Page 28 of The Immortal’s Curse (Bound to the Immortals #2)
DES
My footsteps are silent on the marble. My pulse is not.
She’s still back there.
Every instinct screams at me to return, to steal another moment with my One before the opportunity slips through my fingers like sand. But I force myself forward.
The candlelight fades behind me as I slip through an archway into one of the palace’s lesser-known corridors. The din of laughter and clinking glass fades beneath vaulted ceilings and heavy shadows.
I can’t let my soul’s deepest desire cloud the purpose of tonight. This is bigger than me. Bigger than us .
The rebellion is growing, and the man I’m about to meet is one of the few beings with enough courage to do something about it.
I reach the narrow service staircase hidden behind a tapestry and descend, spiraling into cold stone and silence. The air thickens. Older. Damp. No music reaches this far. Only the echo of my own breath.
At the bottom, I push open a door into a small, dimly lit storage room beneath the kitchens. Dust and cobwebs coat crates stamped with various merchant insignias. Barrels of aged wine line one wall.
“I was starting to wonder if you changed your mind.” Leaning against a support pillar, dressed in black so deep it swallows the light, is Alexander.
The vampire’s eyes meet mine, a bright blue beneath the hood of his cloak.
“Were you followed?” I ask.
“If I were, I’d already have a stake in my heart,” he drawls, straightening and pushing off the wall.
I meet him in the middle of the room and clasp his arm. “Thank you for coming.”
“I didn’t have a choice.” He pulls a folded parchment from inside his cloak and holds it out, gloved fingers steady.
I take the parchment but don’t look at it. Not yet. “What is it?”

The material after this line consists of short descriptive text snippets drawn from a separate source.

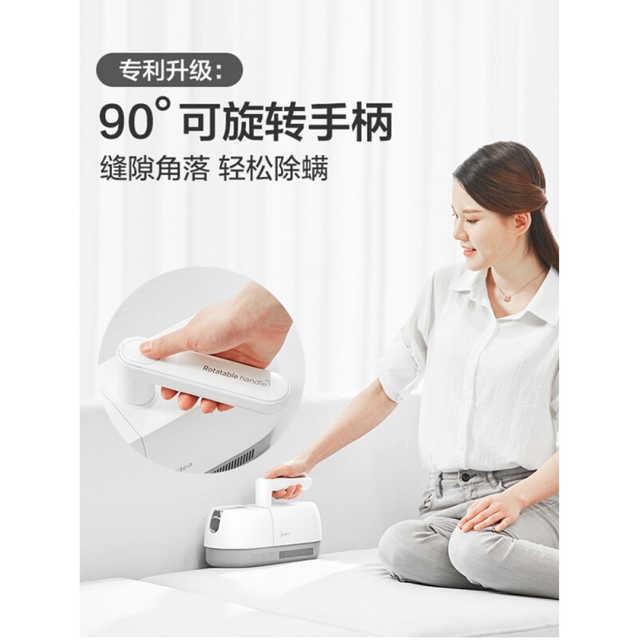 无线除螨仪 紫外线UV杀菌 方便使用收纳 高效除螨 B5D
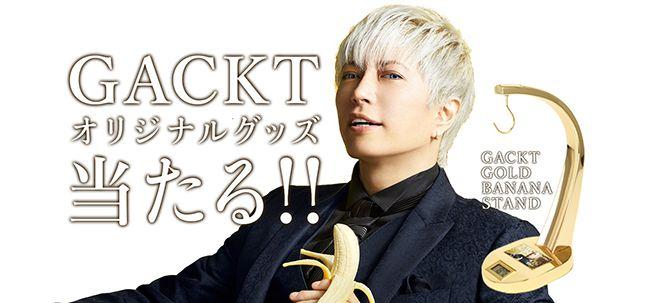 일본의 톱 뮤지션 각트(Gackt)가 스미후루 바나나 광고모델입니다. /출처=스미후루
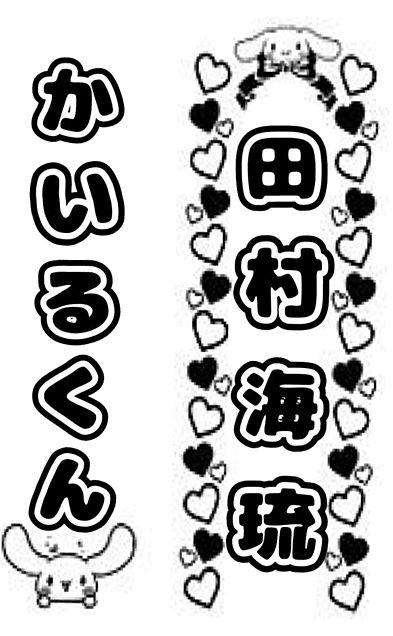 キンブレシート 田村海琉の画像(プリ画像)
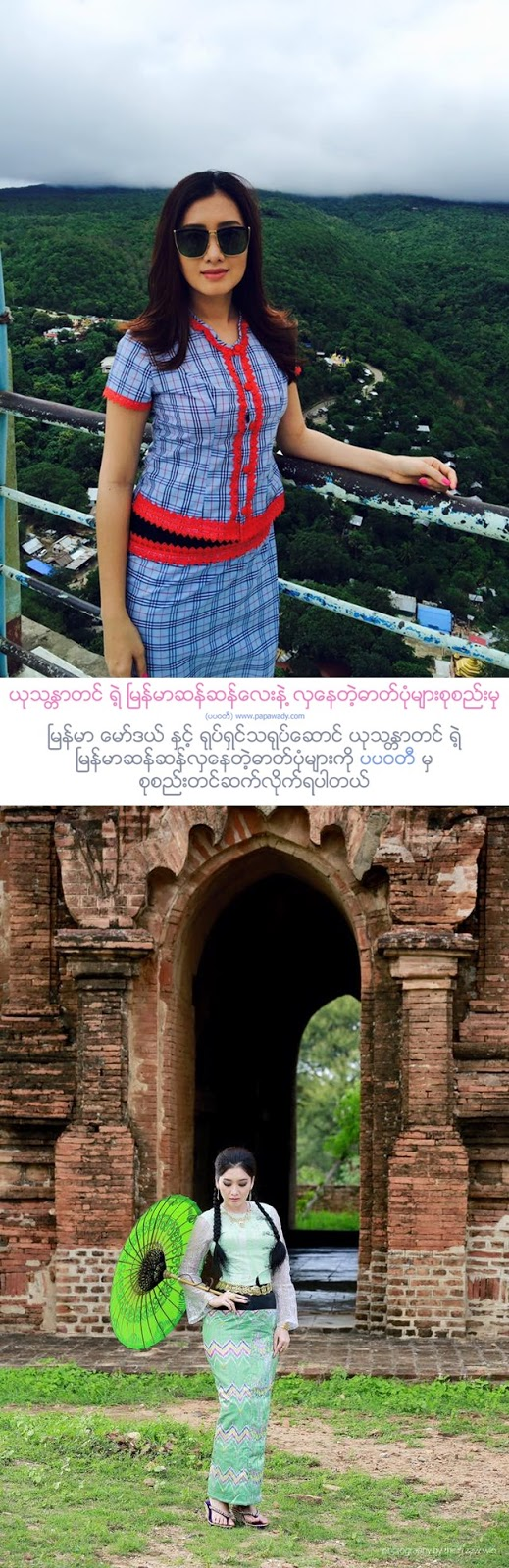 Yu Thandar Tin In Beautiful Myanmar Dress Collection : Mandalay , U Pain Bridge and Popular Places in Mandalay Division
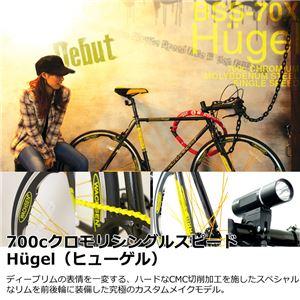 WACHSEN(ヴァクセン) 700c クロモリシングルスピード Hugel(ヒューゲル) (高品質・人気自転車・人気サイクル) - 拡大画像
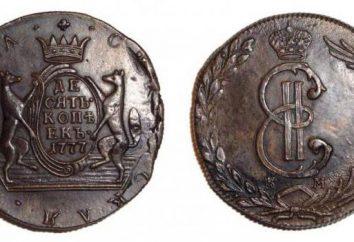 Moneta siberiana: indovinelli e segreti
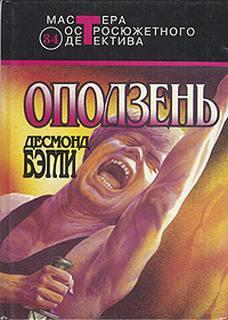 Десмонд Бэгли - Оползень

“Names. Locations. Meeting points. All the information I could glean from my source without raising any alarms.”
Excellent.
For decades, the rebellion’s ability to evade me and my brothers has improved dramatically. With Alexander’s information, hopefully, we’ll find a way to get rid of them once and for all.
And I may finally get justice for the untimely deaths of all my previous Ones. To honor their memory by destroying the monsters who dared cut their mortal lives short.
I unfold the paper, but hold Alexander’s stare. “You’re sure the information is accurate?”
“As sure as I am that if anyone ever finds out I gave it to you, I won’t be welcome back by my coven. ”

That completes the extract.